Business risk is determined by two factors: security risk and business impact. Security risk is calculated by the reporting engine when you generate a scan report. Business impact is user-defined and assigned to asset groups. When you generate scan reports based on current host/vulnerability data, the reporting engine calculates security risk for asset groups/hosts in the report and uses the business risk table to perform a lookup for the business risk value to display in your report.
See the following for more information:
Initial business risk settings are provided. It's recommended however that you perform business impact analysis on assets in your organization and apply those findings to business risk values and titles.
Managers have the option to customize any of the following:
• Business risk values. Edit business risk values to increase or decrease the weight or importance applied to any security risk/business impact level.
• Business impact titles. Edit business impact titles to match the terminology used in your organization. For example, if your organization uses the term "Code Red" to identify the most critical issues, then you can change "Critical" to "Code Red"
• Method used to calculate security risk. The security risk configuration for your subscription determines how security risk is calculated at the "Detailed Results" level of scan reports (Auto). Security risk may be equal to the highest severity level detected or the average severity level detected for your sorting criteria. The security risk configuration may be defined to include or not include hosts with no vulnerabilities. You set the security risk configuration on the Security Risk Setup page (Setup > Security Risk).
To calculate business risk for a particular asset group, the reporting engine uses the business risk lookup table to find the business impact level assigned to the group and the security risk calculated for the group. For example, if Asset Group A is assigned a business impact level of High and the security risk calculated for this group is 4, then the business risk is 36, as highlighted in the table below.
When security risk falls between two values in the business risk lookup table, a linear interpolation between the two values is calculated. The following examples use data from the sample table above.
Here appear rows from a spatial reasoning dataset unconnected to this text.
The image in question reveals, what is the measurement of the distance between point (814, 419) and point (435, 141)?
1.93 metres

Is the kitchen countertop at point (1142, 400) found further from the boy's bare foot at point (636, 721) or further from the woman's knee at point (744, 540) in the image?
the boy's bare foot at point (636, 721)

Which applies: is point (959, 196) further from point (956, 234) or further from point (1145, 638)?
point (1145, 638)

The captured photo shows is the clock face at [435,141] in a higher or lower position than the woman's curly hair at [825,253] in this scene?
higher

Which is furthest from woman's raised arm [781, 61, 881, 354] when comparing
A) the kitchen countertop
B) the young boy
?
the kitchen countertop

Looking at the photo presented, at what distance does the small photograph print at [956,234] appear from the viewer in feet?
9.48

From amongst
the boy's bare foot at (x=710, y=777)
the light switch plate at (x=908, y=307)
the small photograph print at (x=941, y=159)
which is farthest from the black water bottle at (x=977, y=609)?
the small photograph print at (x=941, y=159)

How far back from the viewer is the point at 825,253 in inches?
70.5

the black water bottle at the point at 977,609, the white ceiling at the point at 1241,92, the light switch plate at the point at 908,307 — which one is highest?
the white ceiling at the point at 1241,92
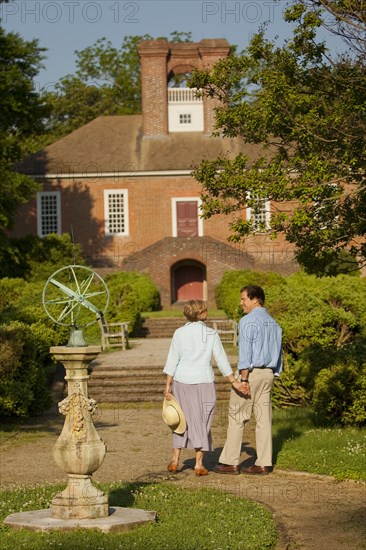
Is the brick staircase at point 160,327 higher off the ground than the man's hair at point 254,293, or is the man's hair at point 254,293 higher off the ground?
the man's hair at point 254,293

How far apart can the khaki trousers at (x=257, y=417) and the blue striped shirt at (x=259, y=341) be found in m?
0.13

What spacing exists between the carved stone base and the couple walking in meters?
2.82

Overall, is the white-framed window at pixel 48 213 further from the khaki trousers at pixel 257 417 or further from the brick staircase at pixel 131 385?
the khaki trousers at pixel 257 417

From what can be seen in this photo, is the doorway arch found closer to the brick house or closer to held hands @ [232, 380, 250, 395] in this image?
the brick house

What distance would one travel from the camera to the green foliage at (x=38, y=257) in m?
41.0

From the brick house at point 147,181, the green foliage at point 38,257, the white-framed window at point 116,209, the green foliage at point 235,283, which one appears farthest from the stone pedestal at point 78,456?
the white-framed window at point 116,209

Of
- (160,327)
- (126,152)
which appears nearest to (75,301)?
(160,327)

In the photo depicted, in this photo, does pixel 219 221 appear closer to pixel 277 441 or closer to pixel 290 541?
pixel 277 441

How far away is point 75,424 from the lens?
891 centimetres

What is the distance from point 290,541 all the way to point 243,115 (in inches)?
201

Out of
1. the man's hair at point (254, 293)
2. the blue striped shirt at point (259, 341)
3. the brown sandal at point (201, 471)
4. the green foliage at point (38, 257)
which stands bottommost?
the brown sandal at point (201, 471)

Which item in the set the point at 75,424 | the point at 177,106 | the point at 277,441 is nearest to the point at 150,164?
the point at 177,106

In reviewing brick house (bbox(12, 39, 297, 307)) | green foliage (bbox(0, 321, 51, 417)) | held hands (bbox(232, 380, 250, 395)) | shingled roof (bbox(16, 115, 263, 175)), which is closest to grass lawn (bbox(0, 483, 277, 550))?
held hands (bbox(232, 380, 250, 395))

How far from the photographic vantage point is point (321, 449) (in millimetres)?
12289
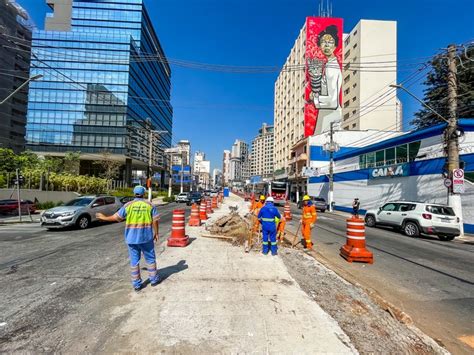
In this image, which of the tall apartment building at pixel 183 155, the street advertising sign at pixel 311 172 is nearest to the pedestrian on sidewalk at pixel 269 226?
the street advertising sign at pixel 311 172

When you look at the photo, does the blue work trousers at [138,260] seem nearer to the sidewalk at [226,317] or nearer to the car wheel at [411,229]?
the sidewalk at [226,317]

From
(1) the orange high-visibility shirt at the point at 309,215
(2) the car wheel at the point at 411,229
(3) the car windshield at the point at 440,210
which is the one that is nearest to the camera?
(1) the orange high-visibility shirt at the point at 309,215

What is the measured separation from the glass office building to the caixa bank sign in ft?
131

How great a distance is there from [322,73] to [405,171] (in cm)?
4730

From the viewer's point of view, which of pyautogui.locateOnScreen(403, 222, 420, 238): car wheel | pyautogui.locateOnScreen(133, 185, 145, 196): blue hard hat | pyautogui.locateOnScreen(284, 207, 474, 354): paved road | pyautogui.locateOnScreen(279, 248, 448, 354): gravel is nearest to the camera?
pyautogui.locateOnScreen(279, 248, 448, 354): gravel

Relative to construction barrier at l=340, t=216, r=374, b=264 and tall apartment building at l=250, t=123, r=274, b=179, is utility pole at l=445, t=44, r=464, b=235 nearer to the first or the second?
construction barrier at l=340, t=216, r=374, b=264

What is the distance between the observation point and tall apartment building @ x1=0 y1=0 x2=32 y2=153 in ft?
187

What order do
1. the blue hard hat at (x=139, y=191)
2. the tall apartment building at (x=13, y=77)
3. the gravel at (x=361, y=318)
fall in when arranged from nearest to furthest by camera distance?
the gravel at (x=361, y=318)
the blue hard hat at (x=139, y=191)
the tall apartment building at (x=13, y=77)

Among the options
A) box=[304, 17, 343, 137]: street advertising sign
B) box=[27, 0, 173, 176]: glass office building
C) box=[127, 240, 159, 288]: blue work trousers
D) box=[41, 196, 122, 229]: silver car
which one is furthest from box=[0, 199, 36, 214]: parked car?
box=[304, 17, 343, 137]: street advertising sign

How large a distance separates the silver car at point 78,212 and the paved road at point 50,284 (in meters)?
2.76

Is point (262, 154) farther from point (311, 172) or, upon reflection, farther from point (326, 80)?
point (311, 172)

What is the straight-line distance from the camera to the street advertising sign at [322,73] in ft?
200

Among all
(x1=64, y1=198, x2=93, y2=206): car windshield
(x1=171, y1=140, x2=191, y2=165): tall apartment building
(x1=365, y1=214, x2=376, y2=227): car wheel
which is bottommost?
(x1=365, y1=214, x2=376, y2=227): car wheel

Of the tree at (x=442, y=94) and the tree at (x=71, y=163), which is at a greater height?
the tree at (x=442, y=94)
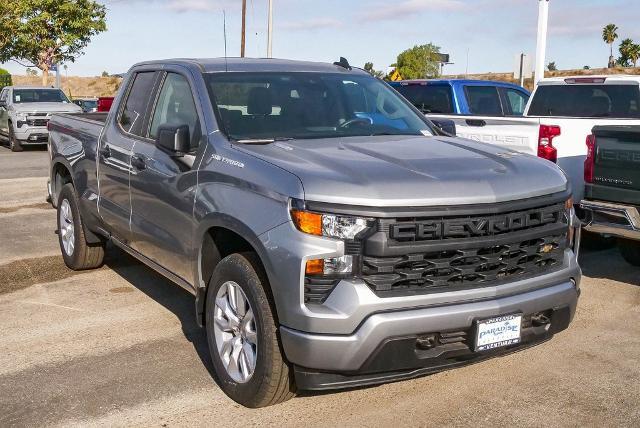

If security risk is 3.4 and business impact is High, then business risk is calculated using the following method:
Business risk for security risk 4 = 36
Business risk for security risk 3 = 16
Business risk for security risk 3.4 = 16 + [0.4 * (36-16)] = 24
If security risk is 4.7 and business impact is Critical, then business risk is calculated using the following method:
Business risk for security risk 5 = 100
Business risk for security risk 4 = 64
Business risk for security risk 4.7 = 64 + [0.7 * (100-64)] = 89.2
Note that the decimal is dropped in the report so business risk will appear as 89.
Business impact levels are assigned to asset groups and thus to the hosts included in those groups. Initially, impact level titles are Low, Minor, Medium, High and Critical. Managers can change these titles to match the terminology used in your organization. For example, if your organization uses the term "Code Red" to identify the most critical issues, then you can change "Critical" to "Code Red". The new title will appear in business risk reports and may be assigned to groups.
When determining which impact level to assign an asset group, think about how critical the group of hosts is to your organization. The higher the impact level, the higher the potential for business loss if compromised. For example, you may apply a higher impact level to an asset group of Linux servers running mission critical applications than to an asset group of desktop systems. If an impact level is not assigned to an asset group, then a level of High (or its equivalent) is automatically assigned.